Terminator: Ocalenie

Terminator Salvation
2009
6,5 148 tys. ocen
6,5 10 1 147732
4,9 32 krytyków
Terminator: Ocalenie
powrót do forum filmu Terminator: Ocalenie

Nadal pozostaje w duchu poprzedników(motyw z Dnia Sądu, wiele scen kadrujących m.in. głowy Terminatorów, wielki wjazd komputerowego Arniego), ale jest to film najbardziej skomercjalizowany i najbardziej śmierdzi Hollywoodem. Przez całe to efekciarstwo niknie klimat i przesłanie filmu i seria zbacza niebezpiecznie w stronę klasycznych blockbusterów z efektami(co w sumie stało się podczas Buntu maszyn).
Przeniesienie akcji w przyszłość było poprzednie już w trzeciej odsłonie serii o zabójczym robocie. Ale o dziwo nie jest ono tak bardzo potrzebne. W świecie przyszłości brakuje tej nieuchronności związanej z postępem technologii, zagrożeniem ze strony maszyn, która paradoksalnie był w przeszłości. Ludzie żyją i mają się dobrze, starcia prowadzone są rzadko i zwykle są planowane, nie jest tak jak na prologach poprzednich filmów - dramatyczna wojna pozycyjna. Nie jest to przyszłość, którą chciałem zobaczyć, tak samo nie są to bohaterowi, którym chciałem kibicować. Stary Connor, młody Kyle czy Marcus to tylko szablony mesjaszów, którzy wiedzą lub nie o swojej roli w przyszłości świata. Ciężko się jednak z nimi związać, przejąć ich losem, który w sumie jest przewidywalny, no bo gdyby Connor zginął w tym filmie, po co byłoby to wszystko?
I tutaj wychodzi na wierch kolejna słabość filmu.

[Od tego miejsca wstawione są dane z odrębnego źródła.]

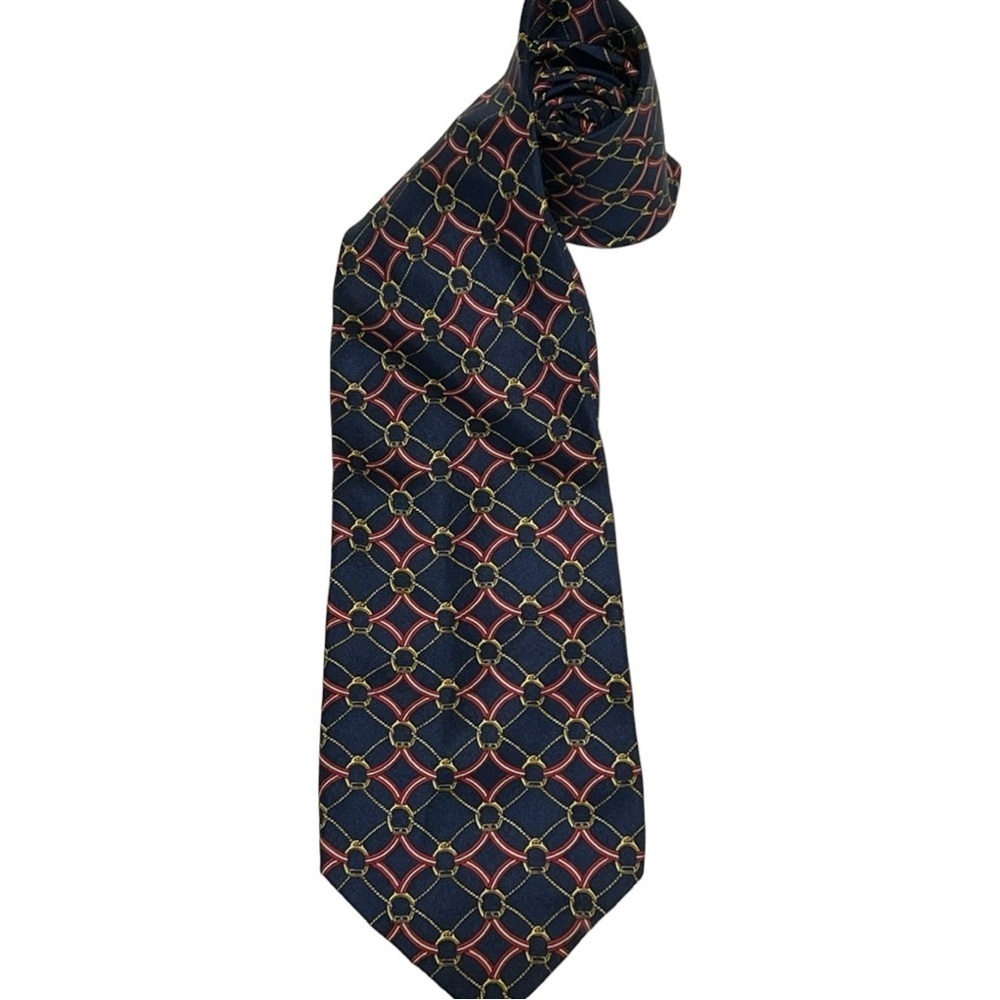 Paolo Designed by Paolo Gucci Vintage Hand Finished Printed 100% Silk 62”Necktie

Fabuła (która niestety jest miejscami strasznie niedopracowana przez zwiększoną ilość efekciarstwa) zmierza do nieuniknionego starcia ze Skynetem, które kończy się...rozwaleniem jednej z placówek. Okazuje się,że do końca wojny jeszcze daleko,a Marcus pojawił się tylko po to,aby uratować dwójkę zbawicieli ludzkości. Względem uniwersum - jak najbardziej słuszne, względem widza - już niekoniecznie, bo wychodzi na to, że obejrzeliśmy film tylko po to, aby zobaczyć wesołą nawalankę, parę easter eggów z poprzednich części i usłyszeć o tym, że różnimy się od maszyn, bo mamy serca.
Przeniesienie akcji w przyszłość jednak nie było tak potrzebne, jak mówiłem o tym po seansie Terminatora 3. A może to wina twórców? Może powinni oni pokazać w końcu zakończenie tego długiego konfliktu, a nie dokładać kolejną cegiełkę od siebie?
Było nieźle, ale uważam, że to, po raz kolejny, niepotrzebna część, która płynie na popularności marki, ale nie rozwiązuje kwestii, które powinny zostać już dawno rozwiązane. Co więcej, nie daje nic w zamian, nic czego bym wcześniej nie widział i o czym bym nie słyszał. Skynet jest zły, ludzie są dobrzy i wszyscy próbują się nawzajem wykończyć.